Work task 1 »
Reproduce the passage of the article on the V.A. surgery ban starting with "V.A. officials have" and going on through "in such cases.".
Work task 2 »
Answer these questions from the article on the V.A. surgery ban:
(a) In what year did Medicare make its similar change?
(b) How long is the review process expected to take?
(c) According to the data the V.A. released in 2014, at least how many transgender veterans had the agency treated the previous year?

Extract provided »
▬▬▬▬▬▬▬▬▬▬
Correction appended, June 4, 2016
The Department of Veterans Affairs has quietly proposed lifting a ban on sex reassignment surgery that has been in place since the early 1990s, in what would be a major shift in its coverage of medical treatment for transgender veterans.
The V.A. is considering a regulatory change that would follow in the footsteps of a similar change Medicare made in 2014, and would align the V.A. with the latest research on treatment options for transgender people, which has evolved since the V.A.’s ban was instituted more than two decades ago.
“At that time some of these surgical procedures were not as well developed as they are now,” says Jillian Shipherd, a co-director of the V.A.’s LGBT health care program. “The science about what the international standards of care are was very different from where we are today.”
V.A. officials have notified the Office of Management and Budget that they intend to use the rule-making process as a way to allow surgery. The V.A. has been working on the change since 2014. They discussed it for the first time in response to a TIME request, in the wake of a petition last month by two transgender veterans seeking to have the ban lifted.
Though not all transgender people need or desire surgery, many seek such procedures to help cope with gender dysphoria, the official diagnosis for individuals who experience “a marked difference between the individual’s expressed/experienced gender and the gender others would assign him or her.” Organizations such as the American Medical Association have in the last decade released statements saying that research supports the effectiveness and “medical necessity” of surgery in such cases.
Medicare made the change after that ban had been on the books for 33 years, in response to a lawsuit filed by a transgender woman who is also a veteran. Decades ago, surgical intervention for transgender people was often considered experimental or cosmetic, but the ruling by a Department of Health and Human Services board found that given advances in research and practice, the exclusion is “not reasonable” anymore.
The rule that would end the ban at the V.A. is expected to be reviewed by the OMB in the coming months. If the language passes muster, the rule will return to the V.A. to continue through the rule-making process, during which time the agency will seek public comment on the matter. A spokesperson says the proposed rule would allow V.A. hospitals to perform sex reassignment surgery or provide it in the community. The review process is expected to take up to 22 months.
“V.A. currently provides the whole universe of care for transgender Veterans, except for transition-related surgeries,” V.A. spokesperson Ndidi Mojay says in a statement to TIME. “However, the rule will remove any barriers to transition-related care (including surgeries) as deemed medically necessary by the Veteran’s treatment team.”
The V.A.’s Shipherd says that because the department does not regularly collect data on patients’ gender identity, officials can’t be sure of how many veterans might seek such treatment, though the V.A. released data in 2014 showing that the agency had treated at least 2,500 transgender veterans the previous year.
In 2011, the V.A. released a directive regarding care for transgender veterans that advocates hailed as a landmark decision. Renewed in 2013, it expresses that staff must provide transition-related care “without discrimination.”
Echoing statements from other Obama Administration officials who have been articulating transgender-inclusive stances in recent months, Shipherd says that the move is about the respectful treatment of transgender people. “We really do respect veterans’ self-identified gender identity,” Shipherd says, “and [the Veterans Health Administration] is a safe haven.”
Correction: The original version of this story misstated the status of the V.A.’s potential rule on sex-reassignment surgery. The V.A. has told the OMB that it intends to use the rule-making process as a way to allow surgery.
▬▬▬▬▬▬▬▬▬▬
Information »
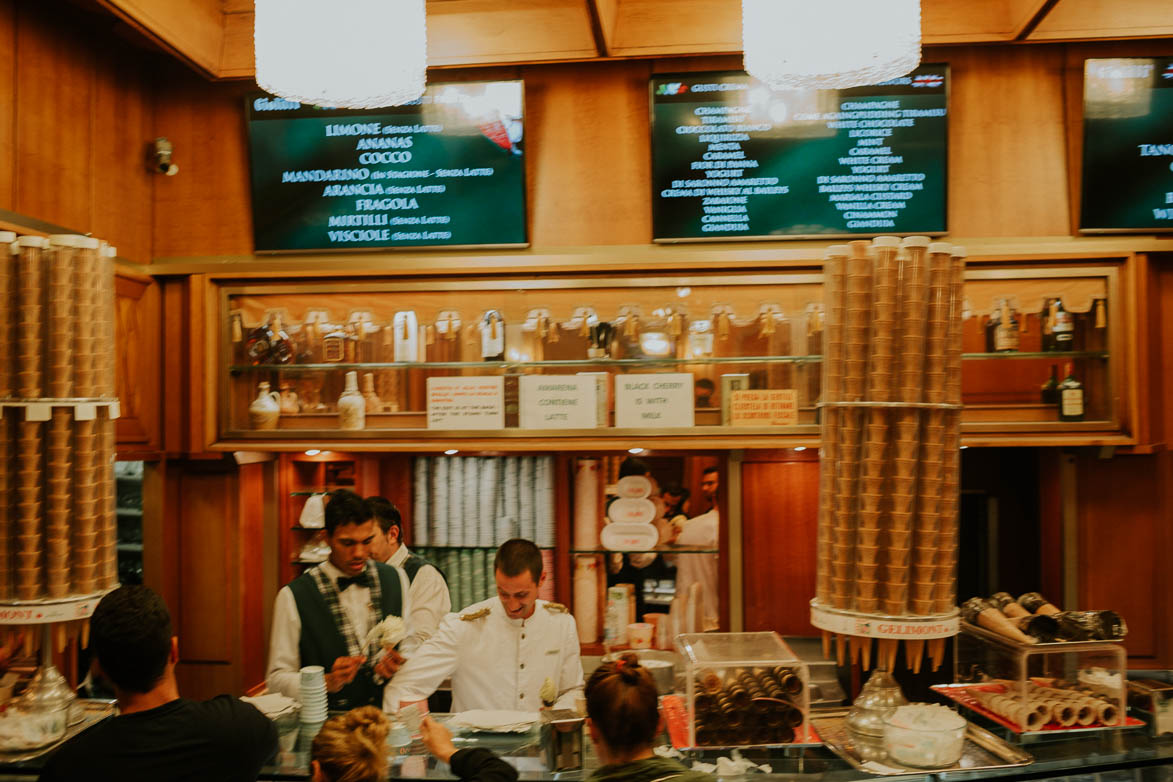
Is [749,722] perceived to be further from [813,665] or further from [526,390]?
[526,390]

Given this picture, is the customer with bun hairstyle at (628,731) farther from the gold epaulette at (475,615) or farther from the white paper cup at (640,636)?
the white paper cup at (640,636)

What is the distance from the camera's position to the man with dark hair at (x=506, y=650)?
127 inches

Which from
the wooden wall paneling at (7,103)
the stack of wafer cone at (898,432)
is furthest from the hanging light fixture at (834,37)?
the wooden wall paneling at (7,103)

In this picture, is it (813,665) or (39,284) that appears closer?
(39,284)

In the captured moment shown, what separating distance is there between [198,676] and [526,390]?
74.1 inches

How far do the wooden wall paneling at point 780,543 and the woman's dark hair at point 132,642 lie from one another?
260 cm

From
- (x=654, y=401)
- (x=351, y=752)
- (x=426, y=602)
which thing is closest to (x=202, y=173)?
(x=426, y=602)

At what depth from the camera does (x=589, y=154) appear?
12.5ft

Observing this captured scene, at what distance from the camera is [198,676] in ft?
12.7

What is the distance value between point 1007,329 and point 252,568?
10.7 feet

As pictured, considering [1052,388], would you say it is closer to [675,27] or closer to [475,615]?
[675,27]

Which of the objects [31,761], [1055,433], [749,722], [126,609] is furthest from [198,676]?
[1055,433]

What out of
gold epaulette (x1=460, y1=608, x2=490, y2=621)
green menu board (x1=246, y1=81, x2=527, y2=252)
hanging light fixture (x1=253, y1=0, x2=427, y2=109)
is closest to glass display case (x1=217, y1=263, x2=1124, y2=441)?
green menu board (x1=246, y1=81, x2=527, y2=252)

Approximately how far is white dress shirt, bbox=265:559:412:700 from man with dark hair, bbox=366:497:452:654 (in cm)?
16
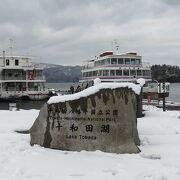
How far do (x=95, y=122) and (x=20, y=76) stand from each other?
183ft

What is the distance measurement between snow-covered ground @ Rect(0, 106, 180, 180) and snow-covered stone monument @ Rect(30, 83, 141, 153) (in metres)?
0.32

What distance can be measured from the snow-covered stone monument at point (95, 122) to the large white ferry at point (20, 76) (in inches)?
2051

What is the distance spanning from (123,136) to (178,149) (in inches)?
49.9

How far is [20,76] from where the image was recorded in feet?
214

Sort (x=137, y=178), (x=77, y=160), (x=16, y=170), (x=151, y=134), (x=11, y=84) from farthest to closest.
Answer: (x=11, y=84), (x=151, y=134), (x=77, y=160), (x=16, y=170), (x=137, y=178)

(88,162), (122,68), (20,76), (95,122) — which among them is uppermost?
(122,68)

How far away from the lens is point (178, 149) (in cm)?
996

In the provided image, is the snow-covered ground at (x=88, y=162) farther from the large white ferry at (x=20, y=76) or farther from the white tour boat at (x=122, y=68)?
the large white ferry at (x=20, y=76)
▬▬▬▬▬▬▬▬▬▬
Your solution 1 »
V.A. officials have notified the Office of Management and Budget that they intend to use the rule-making process as a way to allow surgery. The V.A. has been working on the change since 2014. They discussed it for the first time in response to a TIME request, in the wake of a petition last month by two transgender veterans seeking to have the ban lifted.
Though not all transgender people need or desire surgery, many seek such procedures to help cope with gender dysphoria, the official diagnosis for individuals who experience “a marked difference between the individual’s expressed/experienced gender and the gender others would assign him or her.” Organizations such as the American Medical Association have in the last decade released statements saying that research supports the effectiveness and “medical necessity” of surgery in such cases.

Your solution 2 »
(a) 2014
(b) Up to 22 months
(c) 2,500